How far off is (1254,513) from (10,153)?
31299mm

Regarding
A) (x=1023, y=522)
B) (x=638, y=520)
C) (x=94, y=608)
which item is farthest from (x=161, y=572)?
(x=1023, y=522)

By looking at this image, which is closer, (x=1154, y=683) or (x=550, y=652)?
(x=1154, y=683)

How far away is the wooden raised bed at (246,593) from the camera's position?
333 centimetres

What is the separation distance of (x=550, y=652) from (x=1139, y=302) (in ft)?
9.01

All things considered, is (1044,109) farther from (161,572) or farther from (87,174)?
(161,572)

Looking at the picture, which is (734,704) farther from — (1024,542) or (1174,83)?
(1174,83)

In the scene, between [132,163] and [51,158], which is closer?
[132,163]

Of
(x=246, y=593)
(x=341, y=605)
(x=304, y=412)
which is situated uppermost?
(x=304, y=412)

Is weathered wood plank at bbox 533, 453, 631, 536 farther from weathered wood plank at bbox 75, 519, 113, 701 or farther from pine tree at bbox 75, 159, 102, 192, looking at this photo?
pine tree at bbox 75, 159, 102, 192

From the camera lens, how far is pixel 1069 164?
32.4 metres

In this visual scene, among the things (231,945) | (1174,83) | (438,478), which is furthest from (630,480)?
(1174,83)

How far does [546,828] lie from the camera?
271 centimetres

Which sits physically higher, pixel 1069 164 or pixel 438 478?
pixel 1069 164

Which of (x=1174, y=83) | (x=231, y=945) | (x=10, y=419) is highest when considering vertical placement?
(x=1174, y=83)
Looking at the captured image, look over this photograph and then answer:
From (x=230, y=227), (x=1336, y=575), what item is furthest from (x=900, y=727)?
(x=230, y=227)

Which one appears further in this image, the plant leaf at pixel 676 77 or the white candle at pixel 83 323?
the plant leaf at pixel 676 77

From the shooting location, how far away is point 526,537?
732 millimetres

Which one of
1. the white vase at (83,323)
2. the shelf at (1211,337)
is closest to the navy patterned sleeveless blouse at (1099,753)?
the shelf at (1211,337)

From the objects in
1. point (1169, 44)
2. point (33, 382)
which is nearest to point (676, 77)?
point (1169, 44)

...

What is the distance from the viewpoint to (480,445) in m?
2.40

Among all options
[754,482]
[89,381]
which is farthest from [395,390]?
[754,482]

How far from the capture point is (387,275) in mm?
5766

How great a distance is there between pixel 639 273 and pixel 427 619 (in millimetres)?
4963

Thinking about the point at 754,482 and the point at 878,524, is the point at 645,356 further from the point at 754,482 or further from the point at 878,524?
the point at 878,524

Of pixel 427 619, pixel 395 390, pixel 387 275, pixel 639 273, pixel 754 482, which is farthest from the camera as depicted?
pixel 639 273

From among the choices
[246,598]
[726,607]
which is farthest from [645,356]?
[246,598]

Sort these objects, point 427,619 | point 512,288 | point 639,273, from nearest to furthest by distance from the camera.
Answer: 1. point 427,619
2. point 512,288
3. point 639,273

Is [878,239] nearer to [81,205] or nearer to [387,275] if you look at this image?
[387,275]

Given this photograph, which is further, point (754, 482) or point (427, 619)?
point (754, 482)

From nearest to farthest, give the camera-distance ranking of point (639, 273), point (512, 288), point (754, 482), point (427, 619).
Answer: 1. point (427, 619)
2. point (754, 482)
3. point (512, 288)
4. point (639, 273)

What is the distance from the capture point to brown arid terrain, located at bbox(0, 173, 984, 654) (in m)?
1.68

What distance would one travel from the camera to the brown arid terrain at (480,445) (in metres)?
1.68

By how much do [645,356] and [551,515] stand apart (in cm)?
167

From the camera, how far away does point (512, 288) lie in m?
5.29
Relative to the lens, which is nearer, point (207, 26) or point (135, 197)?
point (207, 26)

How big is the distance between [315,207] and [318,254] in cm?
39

--

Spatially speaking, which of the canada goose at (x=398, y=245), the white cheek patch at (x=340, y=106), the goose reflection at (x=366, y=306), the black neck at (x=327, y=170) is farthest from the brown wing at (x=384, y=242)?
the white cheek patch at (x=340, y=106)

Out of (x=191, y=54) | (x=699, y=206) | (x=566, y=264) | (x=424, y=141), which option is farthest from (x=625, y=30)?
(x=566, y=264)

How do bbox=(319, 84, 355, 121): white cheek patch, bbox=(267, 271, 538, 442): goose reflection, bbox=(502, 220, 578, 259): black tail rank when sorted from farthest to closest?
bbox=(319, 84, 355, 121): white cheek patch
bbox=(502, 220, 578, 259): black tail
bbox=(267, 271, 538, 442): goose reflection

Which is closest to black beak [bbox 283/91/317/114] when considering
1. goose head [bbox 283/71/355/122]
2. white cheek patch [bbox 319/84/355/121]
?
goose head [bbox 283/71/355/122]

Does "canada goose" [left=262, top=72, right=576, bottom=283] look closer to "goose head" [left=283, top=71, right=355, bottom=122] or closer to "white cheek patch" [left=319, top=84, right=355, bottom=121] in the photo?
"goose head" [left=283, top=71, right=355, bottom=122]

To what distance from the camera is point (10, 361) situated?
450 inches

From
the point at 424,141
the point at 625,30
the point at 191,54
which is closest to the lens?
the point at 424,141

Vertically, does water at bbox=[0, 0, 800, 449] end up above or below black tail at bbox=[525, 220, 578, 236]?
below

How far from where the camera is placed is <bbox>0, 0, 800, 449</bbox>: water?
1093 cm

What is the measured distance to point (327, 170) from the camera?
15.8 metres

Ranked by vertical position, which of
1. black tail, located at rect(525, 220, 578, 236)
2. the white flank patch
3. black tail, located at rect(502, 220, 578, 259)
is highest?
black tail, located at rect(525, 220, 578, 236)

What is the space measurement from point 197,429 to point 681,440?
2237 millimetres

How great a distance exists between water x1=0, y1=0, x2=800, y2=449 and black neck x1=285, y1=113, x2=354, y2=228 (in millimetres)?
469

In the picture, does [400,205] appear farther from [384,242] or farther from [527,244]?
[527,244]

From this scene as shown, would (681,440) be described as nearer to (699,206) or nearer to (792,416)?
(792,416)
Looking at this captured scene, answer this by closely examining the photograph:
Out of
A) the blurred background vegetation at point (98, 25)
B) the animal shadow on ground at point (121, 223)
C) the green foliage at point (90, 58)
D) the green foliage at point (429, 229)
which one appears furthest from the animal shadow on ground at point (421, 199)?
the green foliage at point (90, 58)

Short exercise:
Could you echo back the lines that begin with the line containing "How far does [546,828] lie from the camera?" and continue through the line containing "732 millimetres"?

Complete response:
How far does [546,828] lie from the camera?
271 centimetres

Which sits physically higher, pixel 1069 164 or pixel 438 478?
pixel 1069 164

Which of (x=1174, y=83) | (x=231, y=945) | (x=10, y=419) is highest when considering vertical placement?
(x=1174, y=83)
Looking at the captured image, look over this photograph and then answer:
From (x=230, y=227), (x=1336, y=575), what item is furthest from (x=900, y=727)?
(x=230, y=227)

Which one appears further in this image, the plant leaf at pixel 676 77 or the white candle at pixel 83 323?
the plant leaf at pixel 676 77

From the shooting location, how far away is point 526,537?
732 millimetres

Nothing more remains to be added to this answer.